Trecho citado:
* * * *
Um problema cristão.
A questão judaica quanto a se os gentios foram salvos dentro ou fora do
concerto, tornou-se logo um problema cristão. Após sua conversão e a comissão
divina para pregar o evangelho aos gentios, Paulo entendeu que os gentios
partilhavam a salvação sem terem se tornado parte da comunidade do concerto por
meio da circuncisão. Par a defender esta convicção, Paulo apela em Romanos 4 e
Gálatas 3 para o exemplo de Abraão, que, antes de ser circuncidado, se tornou o
pai de todos os que creem pela fé.
Ao proclamar o
evangelho da não circuncisão, Paulo enfrentou um desafio duplo. Por um lado,
ele encontrou oposição da parte dos judeus e cristãos judeus que não entenderam
que, através de Cristo, Deus tinha cumprido Suas promessas a Abraão com relação
aos gentios. Por outro lado, Paulo tinha que tratar com gentios que foram
tentados a adotar a circuncisão e outras práticas para assegurar a salvação
(Gál. 5:2-4).
Análise
Paulina da Lei
Para reagir contra
essas tendências, Paulo tinha que falar da lei como um documento de eleição. O
conceito do concerto — tão central no Velho Testamento — passou a ser
gradativamente expresso pelo termo lei (tôrah, nomos).* O status de alguém perante Deus passou a ser determinado por sua
atitude para com a lei como um documento de eleição e não pela obediência a
mandamentos específicos. Em outras palavras, tôrah-lei veio a significar uma
revelação do poder de escolha de Deus manifestado em Seu concerto com Israel.
Obviamente, esta ideia criou um problema para os gentios não circuncidados,
porque eles se sentiam excluídos da certeza da salvação provida pelo concerto.
Tal insegurança
naturalmente levou os gentios a desejarem "estar sob a lei" (Gál.
4:21), isto é, tornar-se membros do concerto mediante a circuncisão (ver cap.
5:2). Paulo sentiu-se impelido a reagir vigorosamente contra tal tendência
porque ela minava a universalidade do evangelho. A fim de pôr de lado a vontade
dos gentios de desejarem "estar sob a lei", Paulo apela à lei
(Pentateuco), especificamente a Abraão, argumentando que seus dois filhos,
Ismael e Isaque, representavam dois concertos, o primeiro baseado em obras e o
segundo, na fé (ver cap. 4:22-31); o primeiro oferecendo escravidão e o
segundo, liberdade. O primeiro, que produz "filhos para a servidão",
é identificado com o concerto do Monte Sinai (verso 24).
* * * *
Linhas de um conjunto de dados de raciocínio espacial
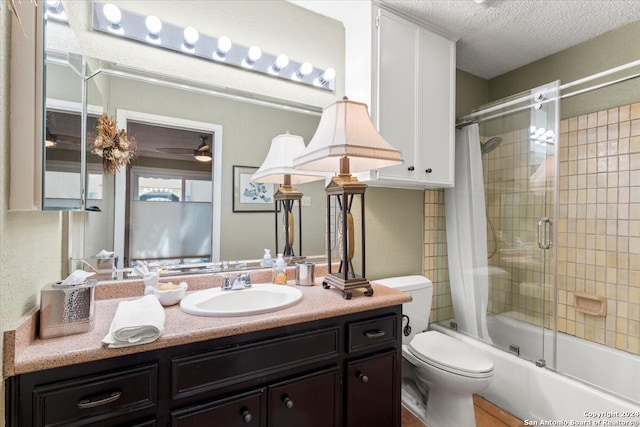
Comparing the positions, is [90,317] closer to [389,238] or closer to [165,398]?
[165,398]

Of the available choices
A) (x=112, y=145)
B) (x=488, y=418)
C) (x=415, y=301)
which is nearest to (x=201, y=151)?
(x=112, y=145)

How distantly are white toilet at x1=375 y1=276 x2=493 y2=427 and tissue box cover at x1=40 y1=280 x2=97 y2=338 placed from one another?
155 centimetres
* * * *
Instrução 1:
Segundo o trecho sobre Paulo e a lei, quais filhos de Abraão representavam dois concertos?
Instrução 2:
Liste todas as referências bíblicas que aparecem no trecho sobre Paulo e a lei, na forma em que o trecho as traz.
Instrução 3:
Prossiga com o trecho sobre Paulo e a lei a partir da última frase apresentada.

Resposta do exercício 1:
Ismael e Isaque.

Resposta do exercício 2:
Romanos 4; Gálatas 3; Gál. 5:2-4; Gál. 4:21; cap. 5:2; cap. 4:22-31; verso 24.

Resposta do exercício 3:
Por que Paulo ataca o
concerto do Sinai que, de fato, fora estabelecido pelo mesmo Deus que fez um
concerto com Abraão? Não tinha o concerto do Sinai provisões de graça e perdão
(através do tabernáculo — Êxodo 25-30) além de princípios de conduta (capítulos
20-23)? A resposta pode ser encontrada na preocupação de Paulo em estabelecer a
legitimidade da salvação dos gentios como gentios.
Dois evangelhos. Para
levar isto a cabo, Paulo ataca a compreensão da lei (concerto) como um documento
exclusivo de eleição. Ele não nega a salvação aos judeus que aceitaram a Cristo
como cumprimento do concerto do Sinai. Ao contrário, ele reconhece que assim
como a ele fora confiado" o evangelho da incircuncisão", assim
"a Pedro o da circuncisão" (Gál. 2:7).
Paulo não explica a
diferença entre os dois evangelhos. Podemos presumir que, desde que a
circuncisão tinha sido equiparada ao concerto, "o evangelho da circuncisão"
(tradução literal) salientava que Cristo era o cumprimento do concerto do
Sinai. Isto tornaria possível aos judeus serem salvos como judeus, isto é,
enquanto mantivessem sua identidade como povo do concerto. Paulo não nega o
valor da circuncisão para os judeus. Pelo contrário, afirma: "Porque a
circuncisão tem valor se praticares a lei; se és, porém, transgressor da lei, a
tua circuncisão já se tornou incircuncisão" (Rom. 2:25). Outra vez em
Romanos 9 a 11, Paulo não repreende os judeus por serem "judeus" em
seu estilo de vida (ver cap. 11:1), mas por não entenderem que os gentios em
Cristo têm igual acesso ao reino (ver cap. 10:19).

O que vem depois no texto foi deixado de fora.